Print, in exact form, the lines below from the one containing "scientific name: Bos taurus" through the one containing "A: Bos taurus (domestic cow).", and omit all others.
-------- Task material --------
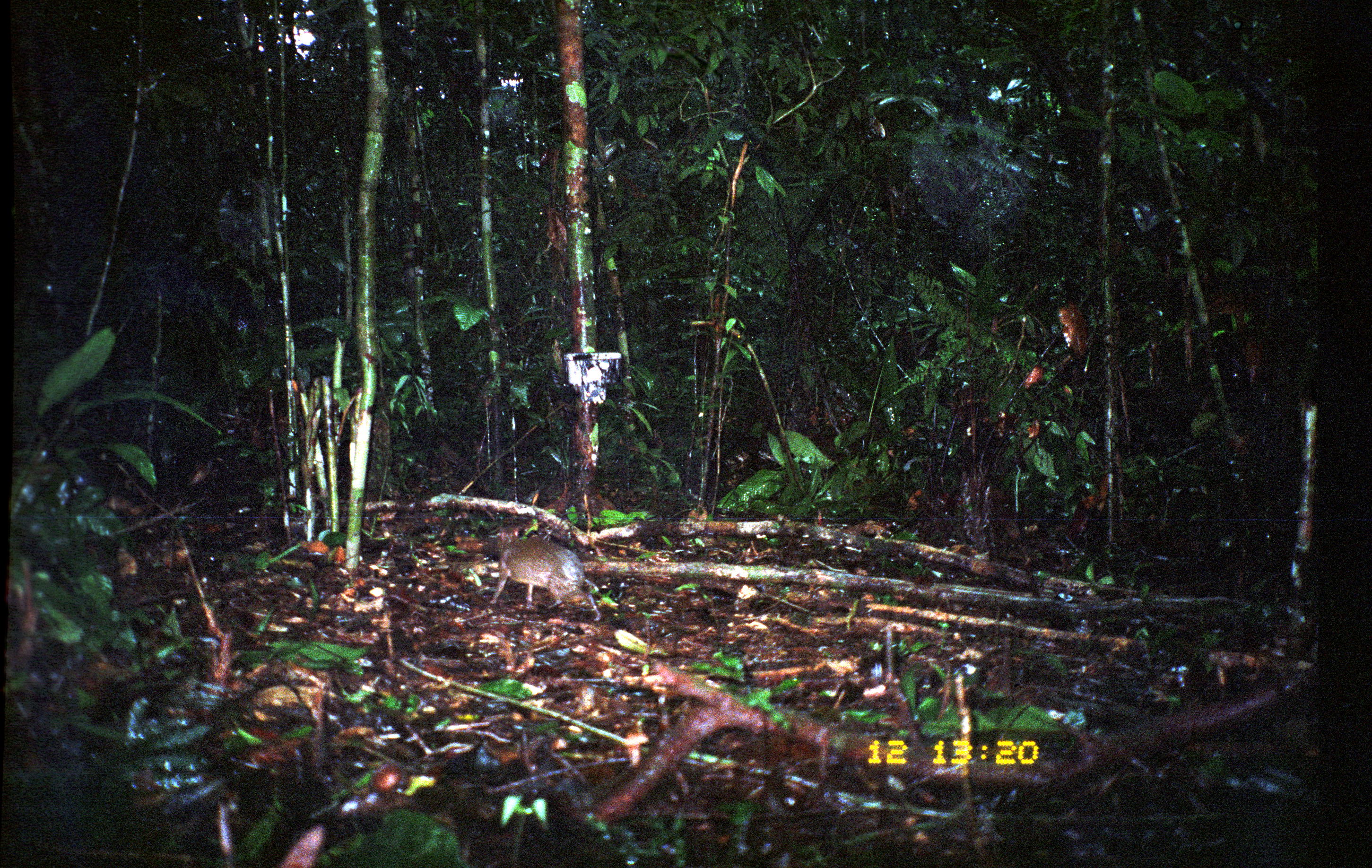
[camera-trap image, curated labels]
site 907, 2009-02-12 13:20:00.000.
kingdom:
--------
-------- Task material --------
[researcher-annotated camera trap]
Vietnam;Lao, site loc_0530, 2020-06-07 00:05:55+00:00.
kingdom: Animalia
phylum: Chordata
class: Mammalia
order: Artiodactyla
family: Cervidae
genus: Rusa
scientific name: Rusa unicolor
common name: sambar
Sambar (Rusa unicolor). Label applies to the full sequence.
--------
-------- Task material --------
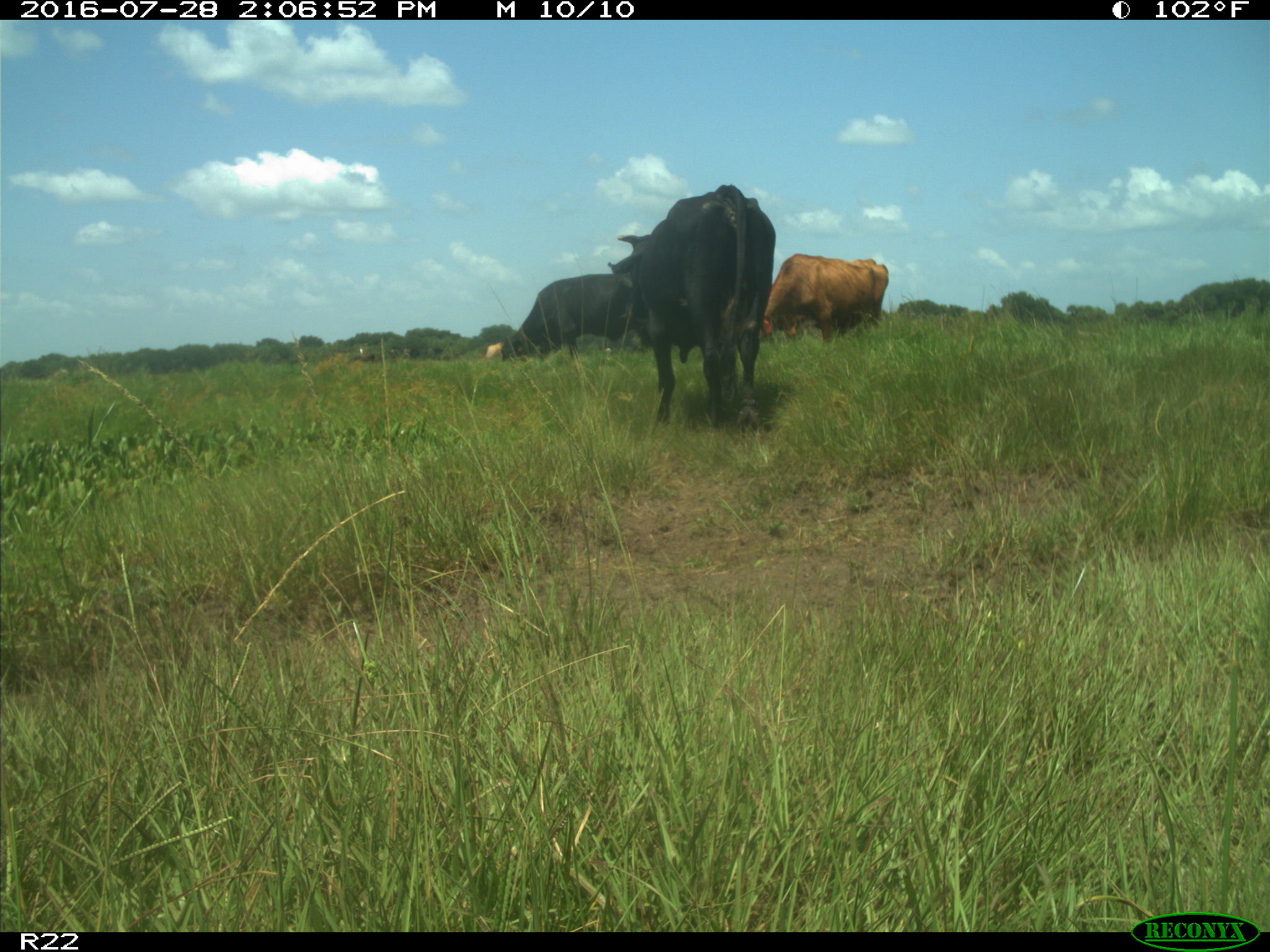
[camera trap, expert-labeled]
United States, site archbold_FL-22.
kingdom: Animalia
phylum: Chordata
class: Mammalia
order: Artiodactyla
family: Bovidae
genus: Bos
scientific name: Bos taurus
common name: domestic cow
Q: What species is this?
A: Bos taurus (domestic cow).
--------
Reply:
scientific name: Bos taurus
common name: domestic cow
Q: What species is this?
A: Bos taurus (domestic cow).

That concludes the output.